Compte tenu de la nature des contrats Madelin, il serait logique que la contribution versée dans le cadre de ces contrats soit déductible de l’assiette du régime social des indépendants et pour les professions libérales de celle de la Caisse nationale d’assurance vieillesse des professions libérales (CNAVPL). En raison de l’hostilité des administrateurs de la Caisse autonome nationale de compensation de l’assurance vieillesse artisanale (CANCAVA), de l’Organisation autonome nationale de l’industrie et du commerce (ORGANIC), de la Caisse nationale d’assurance vieillesse des professions libérales (CNAVPL) et de la Caisse nationale d’assurance maladie des professions indépendantes (CANAM), cette mesure n’avait pas pu être adoptée en 1994.
Compte tenu des difficultés des régimes sociaux, les auteurs y ont renoncé tout en soulignant que cette déductibilité serait logique au regard de la pratique en vigueur pour les salariés.
Telles sont les considérations pour lesquelles je vous demande, Madame, Monsieur de bien vouloir adopter la présente proposition de loi.
PROPOSITION DE LOI
Le 1 du I de l’article 163 quatervicies du code général des impôts est complété par un d ainsi rédigé :
« d) aux contrats prévus à l’article L. 144-1 du code des assurances »

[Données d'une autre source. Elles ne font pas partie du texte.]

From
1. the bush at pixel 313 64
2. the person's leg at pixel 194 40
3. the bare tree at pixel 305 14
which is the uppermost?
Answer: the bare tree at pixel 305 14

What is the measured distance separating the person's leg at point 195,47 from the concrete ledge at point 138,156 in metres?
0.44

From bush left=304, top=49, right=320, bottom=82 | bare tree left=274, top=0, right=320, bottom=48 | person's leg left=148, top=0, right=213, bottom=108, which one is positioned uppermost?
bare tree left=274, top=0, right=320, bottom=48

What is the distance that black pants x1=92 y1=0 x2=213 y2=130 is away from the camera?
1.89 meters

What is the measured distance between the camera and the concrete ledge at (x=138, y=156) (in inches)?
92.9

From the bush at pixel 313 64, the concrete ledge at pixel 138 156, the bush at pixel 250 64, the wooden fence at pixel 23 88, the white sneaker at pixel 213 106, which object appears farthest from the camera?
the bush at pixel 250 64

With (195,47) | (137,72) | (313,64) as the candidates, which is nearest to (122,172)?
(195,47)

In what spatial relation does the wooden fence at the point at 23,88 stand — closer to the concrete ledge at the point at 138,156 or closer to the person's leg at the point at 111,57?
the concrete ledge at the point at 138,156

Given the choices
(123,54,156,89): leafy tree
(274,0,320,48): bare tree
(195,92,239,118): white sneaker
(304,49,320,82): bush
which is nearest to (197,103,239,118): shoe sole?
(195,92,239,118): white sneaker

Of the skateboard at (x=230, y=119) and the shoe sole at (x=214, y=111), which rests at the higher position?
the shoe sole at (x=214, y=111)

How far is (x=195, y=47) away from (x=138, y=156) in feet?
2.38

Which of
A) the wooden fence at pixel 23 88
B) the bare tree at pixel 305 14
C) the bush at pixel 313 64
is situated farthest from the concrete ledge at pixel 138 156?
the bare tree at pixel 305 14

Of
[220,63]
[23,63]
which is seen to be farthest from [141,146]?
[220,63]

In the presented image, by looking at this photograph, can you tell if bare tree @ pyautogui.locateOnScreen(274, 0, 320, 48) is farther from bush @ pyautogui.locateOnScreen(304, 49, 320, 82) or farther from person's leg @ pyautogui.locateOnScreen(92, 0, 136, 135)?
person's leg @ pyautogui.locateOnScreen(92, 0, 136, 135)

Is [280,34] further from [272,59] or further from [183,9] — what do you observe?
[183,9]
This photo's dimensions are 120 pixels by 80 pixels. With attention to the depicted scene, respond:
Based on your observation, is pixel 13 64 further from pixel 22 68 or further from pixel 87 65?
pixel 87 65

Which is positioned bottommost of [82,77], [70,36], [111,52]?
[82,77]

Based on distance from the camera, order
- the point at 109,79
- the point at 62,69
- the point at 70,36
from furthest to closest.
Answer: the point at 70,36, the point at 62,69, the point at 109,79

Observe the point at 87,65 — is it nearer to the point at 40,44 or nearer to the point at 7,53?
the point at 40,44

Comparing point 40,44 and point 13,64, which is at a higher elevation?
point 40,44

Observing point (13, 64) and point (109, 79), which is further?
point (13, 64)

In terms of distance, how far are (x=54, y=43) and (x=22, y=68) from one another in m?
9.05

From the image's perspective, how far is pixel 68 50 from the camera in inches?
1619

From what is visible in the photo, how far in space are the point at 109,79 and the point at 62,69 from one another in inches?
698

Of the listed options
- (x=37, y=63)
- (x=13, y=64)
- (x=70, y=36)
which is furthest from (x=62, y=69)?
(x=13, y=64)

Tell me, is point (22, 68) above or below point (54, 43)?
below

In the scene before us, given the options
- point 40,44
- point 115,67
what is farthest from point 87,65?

L’article L. 144-1 du code des assurances est complété par un 3° et un 4° ainsi rédigés :
« 3° Les adhérents aux contrats mentionnés ci-dessus peuvent transférer en valeur de rachat avant leur liquidation sur un plan d’épargne retraite populaire, sur un contrat d’assurance-retraite à cotisations définies défini à l’article L. 311-2 du code de la sécurité sociale ou sur un plan d’épargne retraite collectif.
« Un décret précise les modalités d’application de la portabilité des contrats Madelin vers les autres produits retraite et inversement.
« 4° Les contrats peuvent également prévoir le paiement d’un capital à cette même date, à condition que la valeur de rachat de cette garantie n’excède pas 20 % de la valeur de rachat du contrat. »
I. Le 2° du même article est complété par l’alinéa ainsi rédigé :
« En cas de décès de l’adhérent aux contrats mentionnés ci-dessus, la prestation versée au bénéficiaire ou aux bénéficiaires librement désignés peut s’effectuer sous forme de capital ou de rente.
II. Au deuxième alinéa du I de l’article 154 bis du code général des impôts, après le mot : « facultatifs », sont insérés les mots : « pouvant comporter des possibilités de rachat en capital, ».
Au premier alinéa du I du même article, les mots : « professions non commerciales », sont remplacés par les mots : « revenus d’activité des professions non commerciales, imposables au titre des bénéfices non commerciaux ou des traitements et salaires » et le mot : « bénéfice » est remplacé par le mot : « revenu ».
La perte de recettes pour les organismes de sécurité sociale est compensée à due concurrence par la création de taxes additionnelles aux droits visés aux articles 575 et 575 A du code général des impôts.